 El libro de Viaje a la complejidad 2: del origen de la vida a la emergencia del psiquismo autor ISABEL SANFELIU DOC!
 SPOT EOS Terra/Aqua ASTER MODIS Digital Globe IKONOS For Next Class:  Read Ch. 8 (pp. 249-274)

...

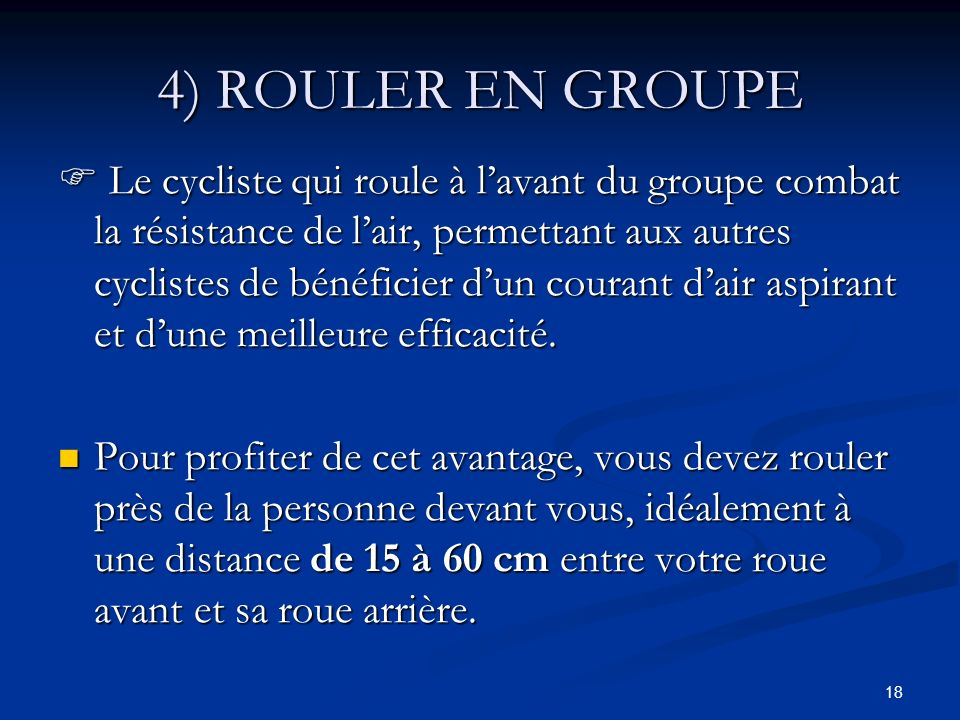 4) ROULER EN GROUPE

--

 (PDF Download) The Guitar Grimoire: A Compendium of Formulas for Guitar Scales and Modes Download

(Work task):
Of the lines above, output exactly those from the line bearing "El libro de" through the line bearing "SPOT EOS Terra/Aqua", inclusive.

(Answer for the task):
 El libro de Viaje a la complejidad 2: del origen de la vida a la emergencia del psiquismo autor ISABEL SANFELIU DOC!
 SPOT EOS Terra/Aqua ASTER MODIS Digital Globe IKONOS For Next Class:  Read Ch. 8 (pp. 249-274)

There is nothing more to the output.